The DAVINCI (Deep Atmosphere Venus Investigation of Noble gases, Chemistry, and Imaging) (originally named DAVINCI+) mission will measure the composition of Venus’ atmosphere to understand how it formed and evolved, as well as determine whether the planet ever had an ocean.

The mission consists of a the Carrier, Relay, Imaging Spacecraft (CRIS) and the Descent Sphere (DS) that will plunge through the planet’s thick atmosphere, making precise measurements of noble gases and other elements to understand why Venus’ atmosphere is a runaway hothouse compared the Earth’s.

DAVINCI will also return the first high resolution pictures of the unique geological features on Venus known as “tesserae,” which may be comparable to Earth’s continents, suggesting that Venus has plate tectonics.

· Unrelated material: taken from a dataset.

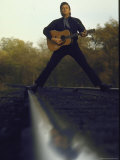Country/Western Singer Johnny Cash with Guitar Straddling Railroad Tracks Premium Photographic Print by Michael Rougier
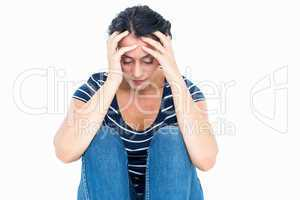 Unhappy woman sitting on the floor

The CRIS spacecraft carries two science instruments:

  • Venus Imaging System for Observational Reconnaissance (VISOR): a suite of four cameras. It contains flight-proven components from the OSIRIS-REx TAGCAMS navigation cameras. One camera will be sensitive to ultraviolet light to track cloud motions in the atmosphere. Additionally, a suite of three cameras sensitive to near-infrared light will be able to identify surface composition at regional scales by analyzing near-infrared heat emission from the surface when the spacecraft is over the night side of Venus. Since rock composition can be influenced by water, these images will give clues to how ancient oceans may have shaped the crust of Venus. The camera suite will provide the first compositional maps of Ishtar Terra, the high latitude “continent” on Venus with a range in height of up to 11 kilometers. Ishtar may be the last manifestation of a kind of plate tectonics on Venus that shut off when the oceans dissipated about one billion years ago.
  • Compact Ultraviolet to Visible Imaging Spectrometer (CUVIS): a technology demonstration build by NASA Goddard that features new freeform mirror technology and artificial intelligence / machine-learning capabilities to enable new UV hyperspectral and high-spectral-resolution spectroscopy. CUVIS will make high resolution measurements of ultraviolet light using a new instrument based on freeform optics. These observations will be used to determine the nature of the unknown ultraviolet absorber in Venus’ atmosphere that absorbs up to half the incoming solar energy.
  • The DS probe will contain five instruments. Two of them – the Venus Mass Spectrometer (VMS) and the Venus Tunable Laser Spectrometer (VTLS) – will undertake the first complete compositional study of the entire cross-section of Venus’ atmospheric gases, searching for clues as to how, when, and why Venus’ climate may have changed so dramatically. The third instrument, the Venus Atmospheric Structure Investigation (VASI), will measure the pressure, temperature, and winds from about 70 kilometers in altitude to the surface at 10 times higher resolution (or more) than any previous Venus probe. After the probe drops under the thick cloud layer, the Venus Descent Imager (VenDI) instrument will take hundreds of near-infrared images of the Alpha Regio highlands, which the team will use to make maps of topography and composition. These images will show landscapes unique to Venus at the high resolutions typical of landers (near the surface).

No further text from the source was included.